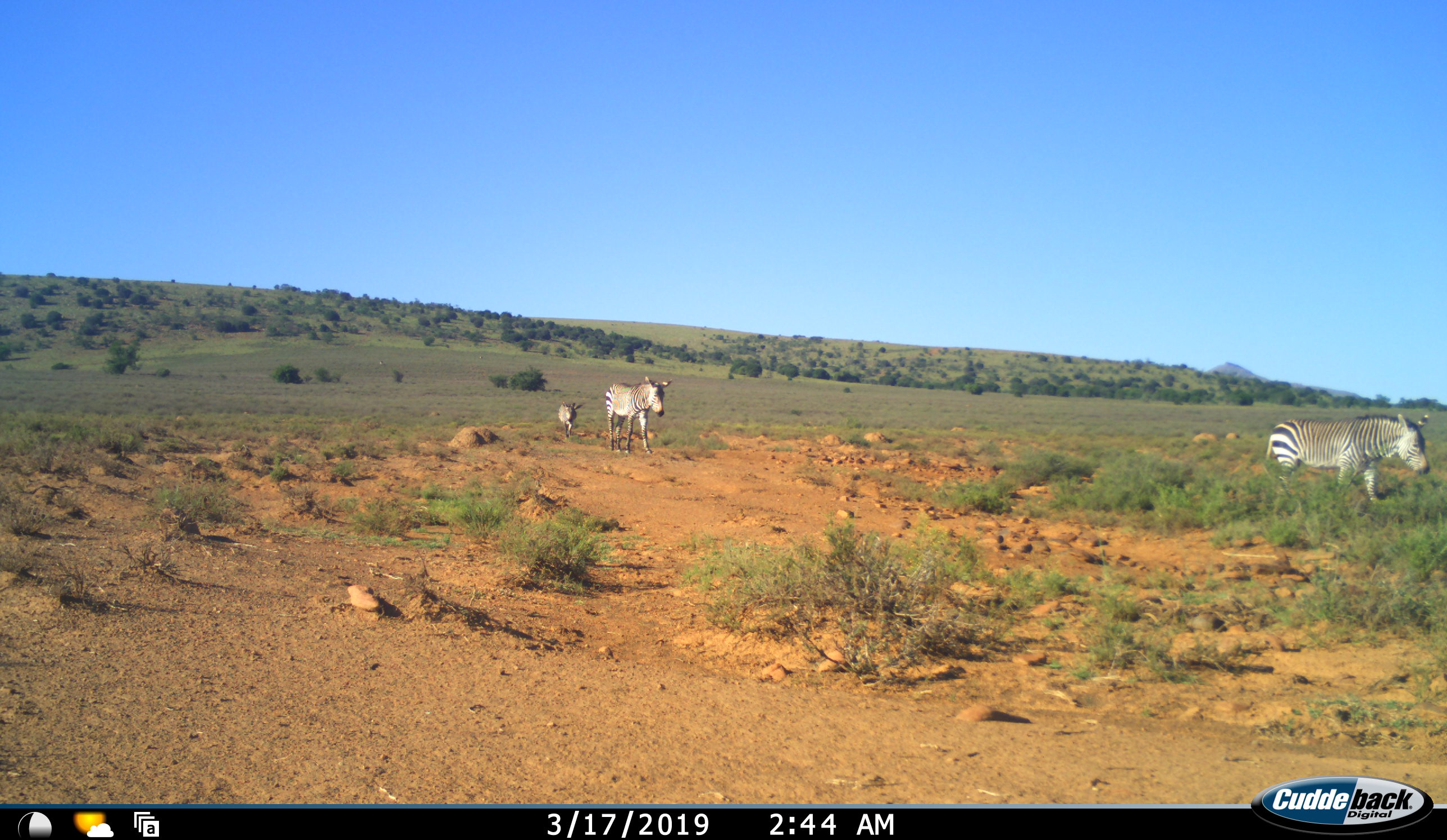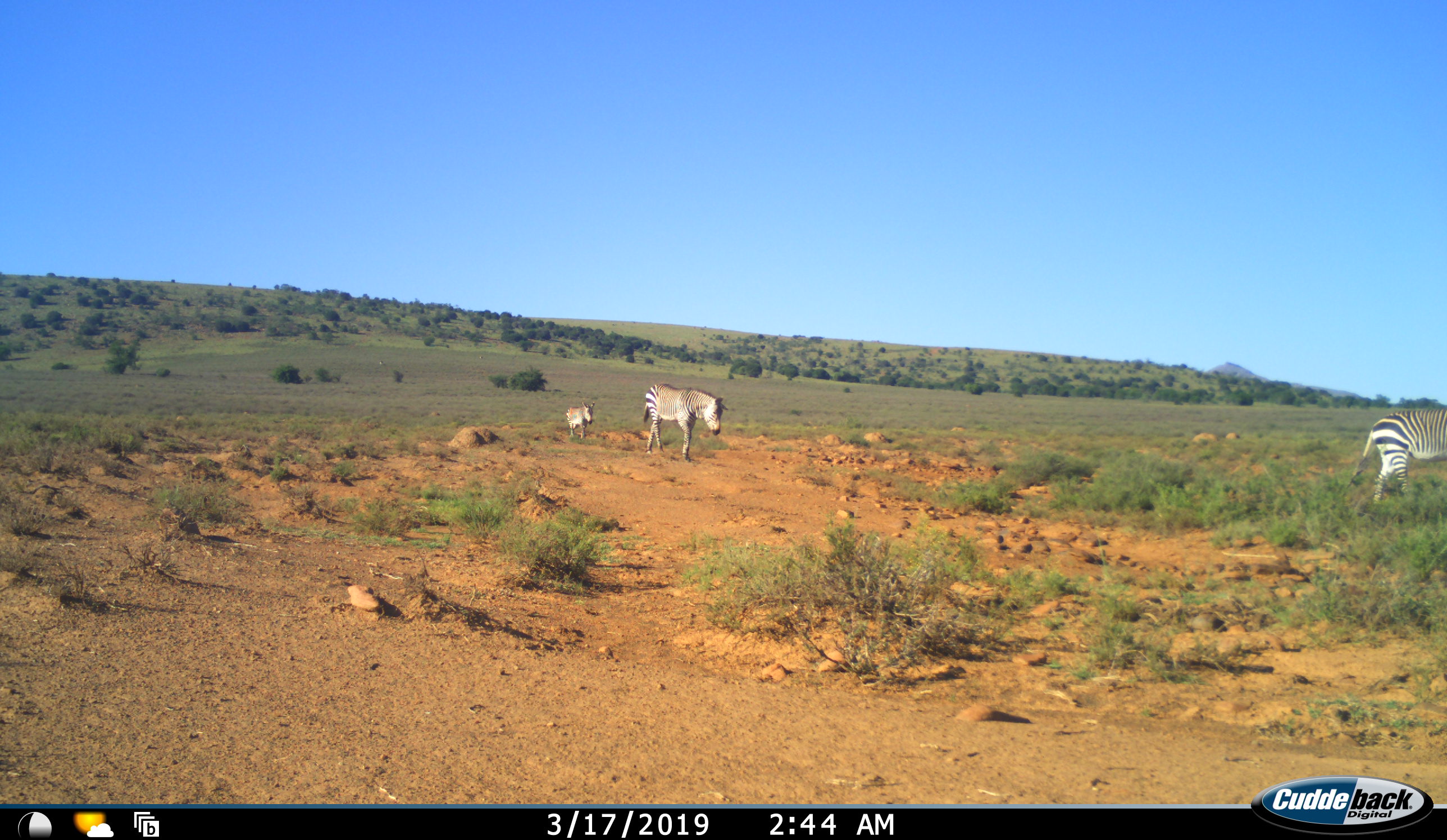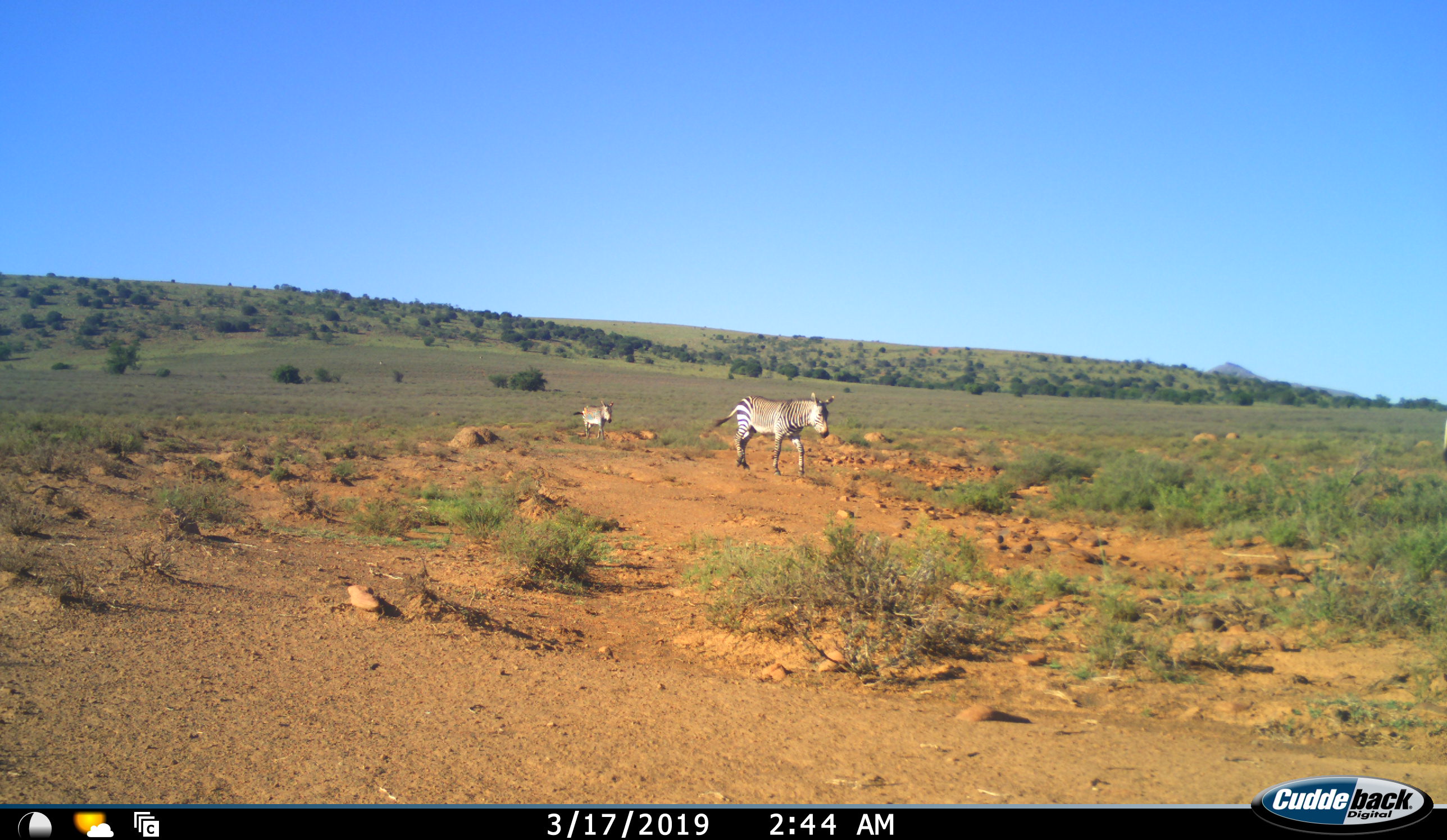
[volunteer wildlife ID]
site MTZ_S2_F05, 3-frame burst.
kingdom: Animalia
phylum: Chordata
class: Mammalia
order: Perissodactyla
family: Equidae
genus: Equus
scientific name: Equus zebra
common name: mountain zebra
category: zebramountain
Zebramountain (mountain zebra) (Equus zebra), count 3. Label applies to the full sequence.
# # #
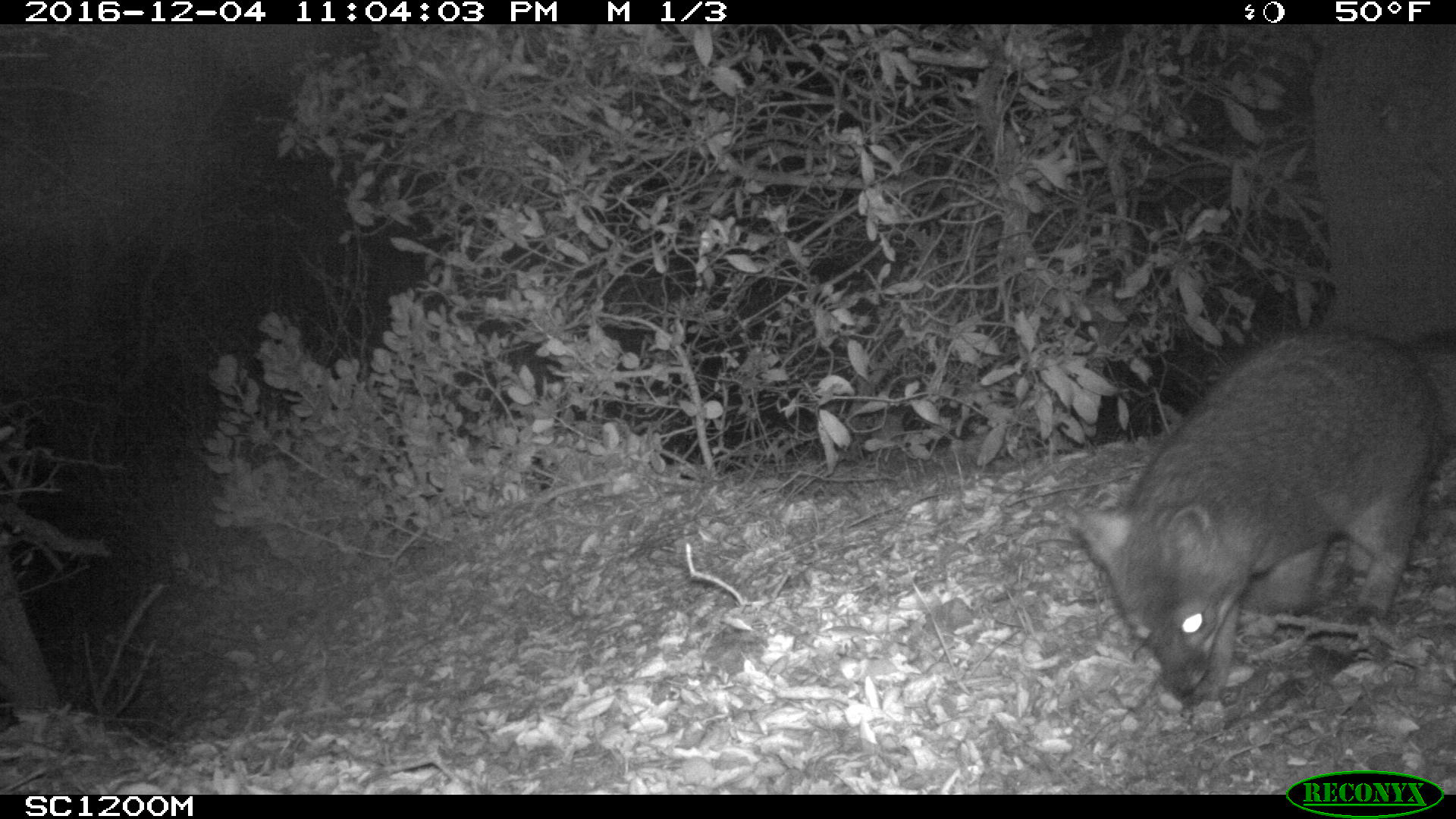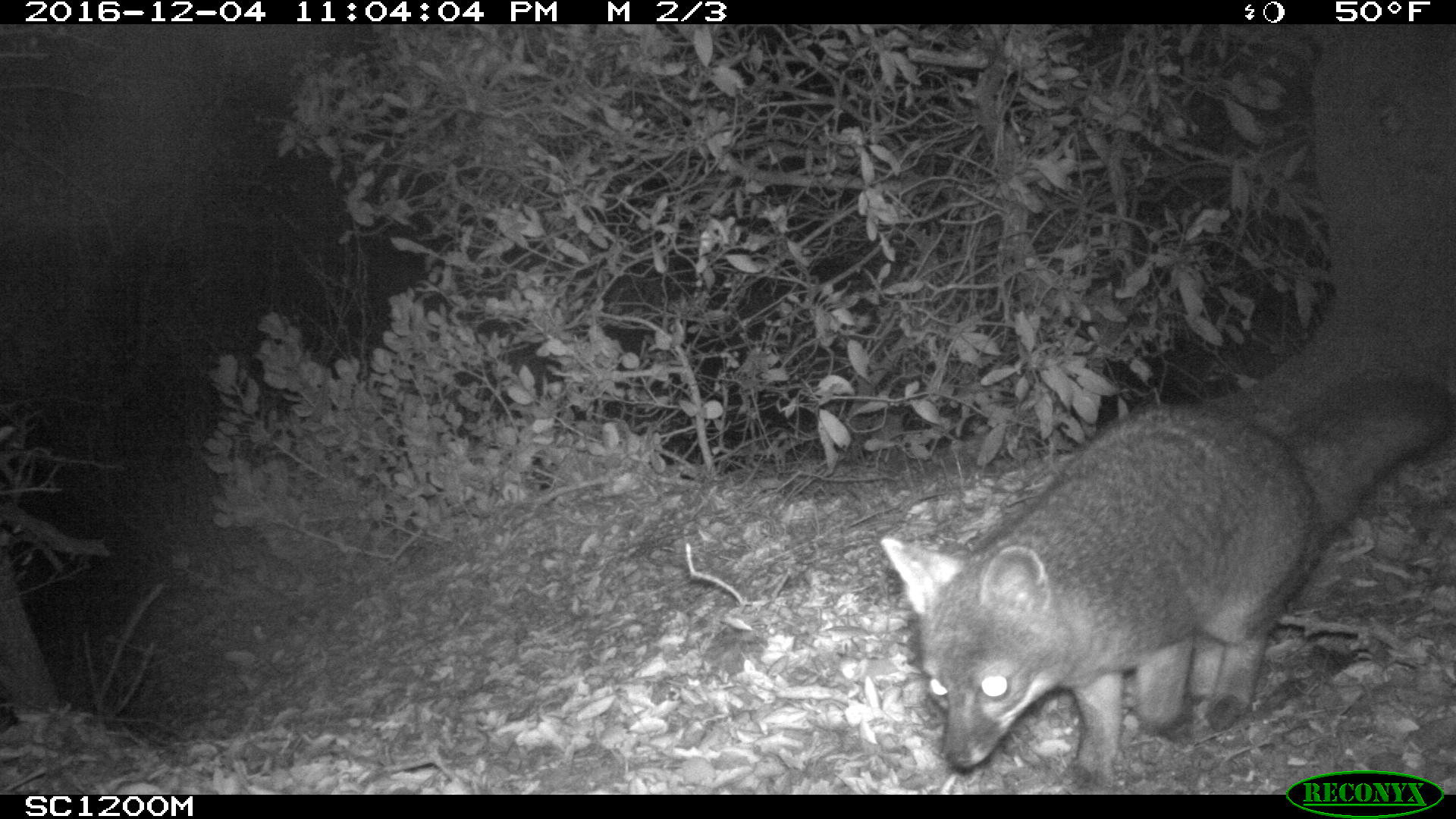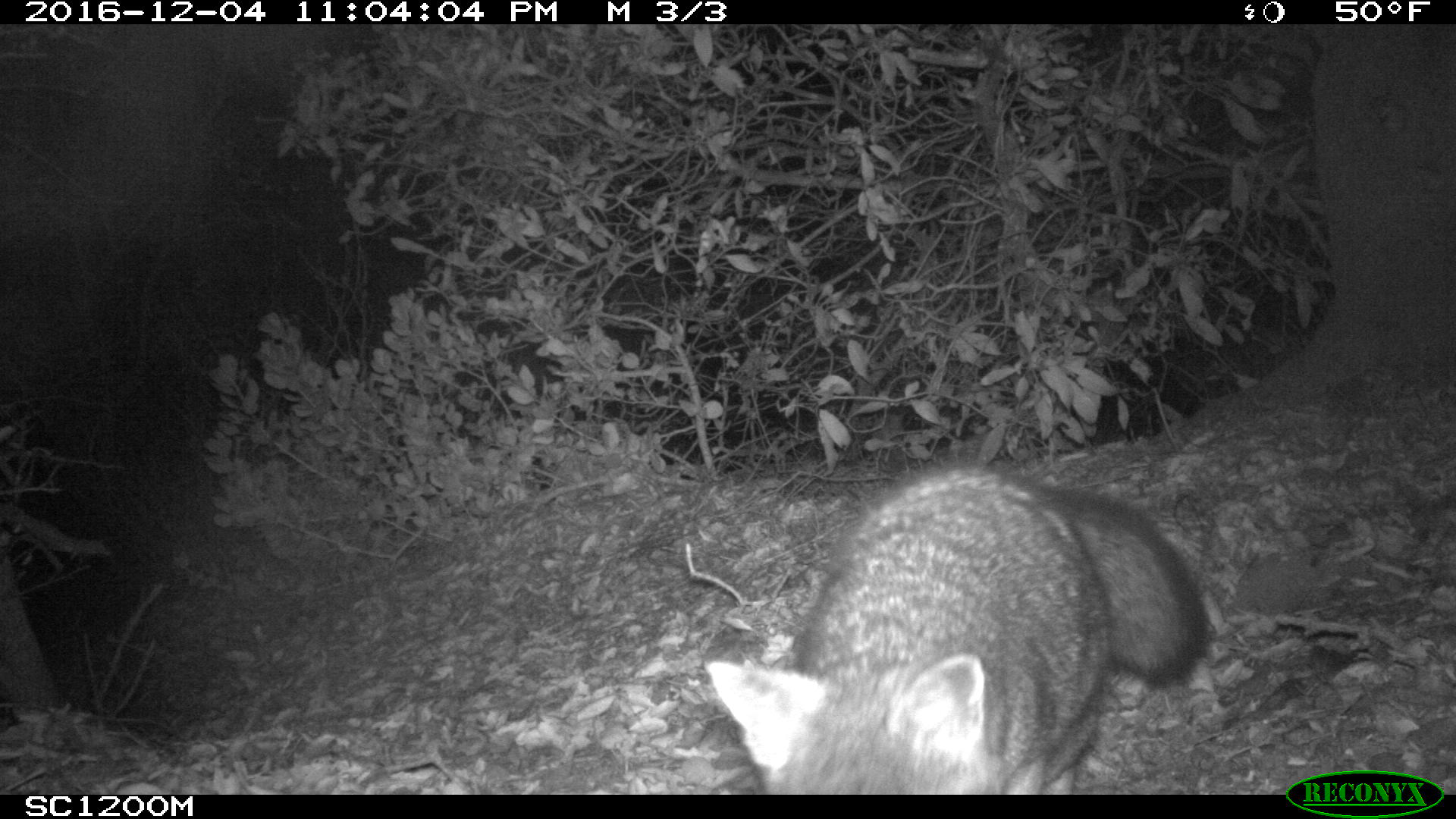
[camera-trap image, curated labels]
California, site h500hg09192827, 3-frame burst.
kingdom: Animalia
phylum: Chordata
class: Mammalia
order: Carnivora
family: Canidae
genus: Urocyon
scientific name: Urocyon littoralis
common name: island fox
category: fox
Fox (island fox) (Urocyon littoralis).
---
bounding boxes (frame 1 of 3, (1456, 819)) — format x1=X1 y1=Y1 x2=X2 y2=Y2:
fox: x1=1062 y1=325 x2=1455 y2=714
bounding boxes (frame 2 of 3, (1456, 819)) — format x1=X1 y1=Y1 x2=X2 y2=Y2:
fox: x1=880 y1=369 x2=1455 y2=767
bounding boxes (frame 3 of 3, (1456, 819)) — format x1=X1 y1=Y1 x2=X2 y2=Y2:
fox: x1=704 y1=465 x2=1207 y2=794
# # #
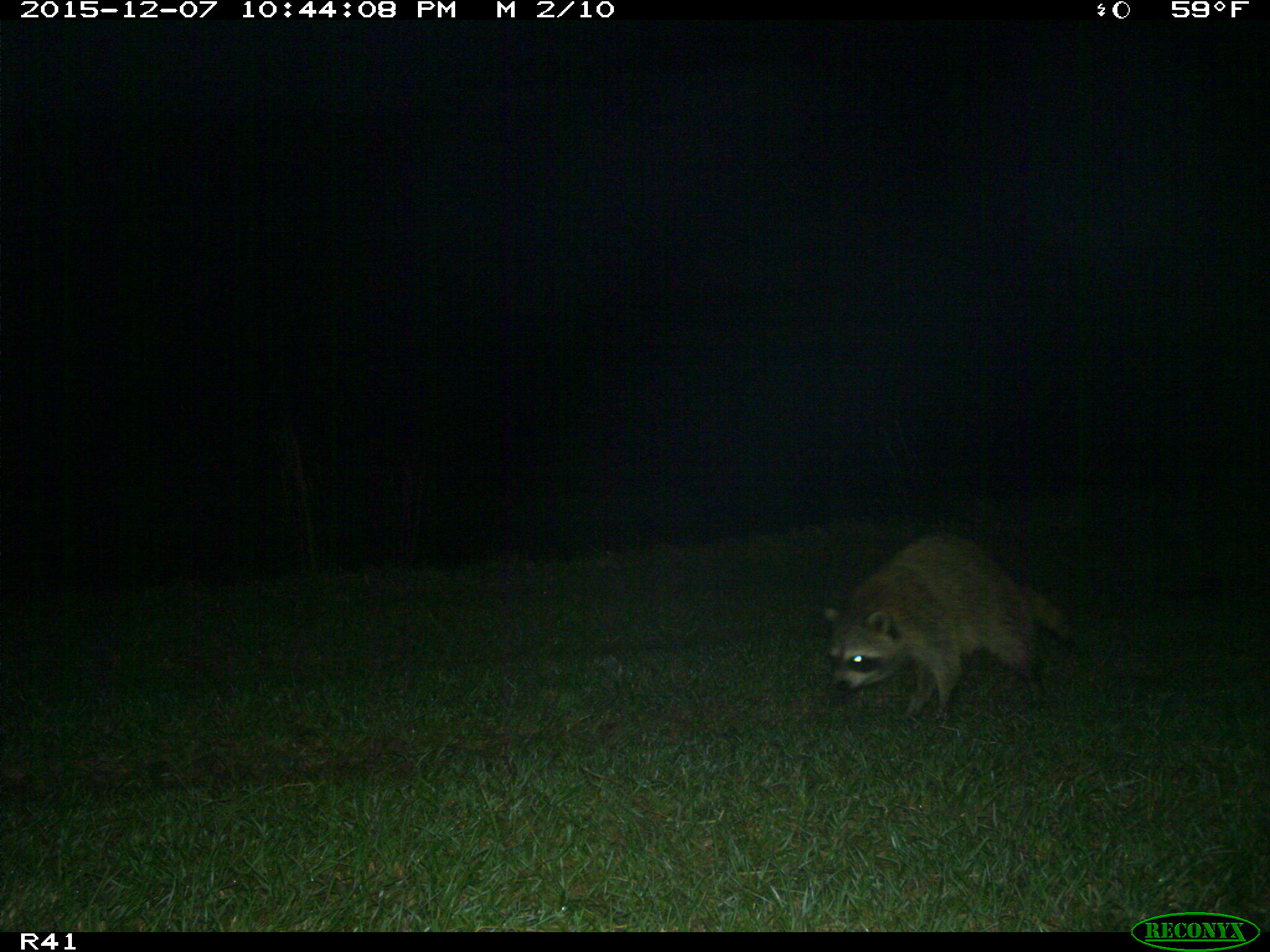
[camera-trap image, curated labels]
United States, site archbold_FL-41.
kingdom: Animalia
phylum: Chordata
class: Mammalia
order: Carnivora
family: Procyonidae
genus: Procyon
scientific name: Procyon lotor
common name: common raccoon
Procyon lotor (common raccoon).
# # #
**PROBLEM:** Report how many lines in the material above include "site", and give no other words.

**ANSWER FOR THE TASK:** 3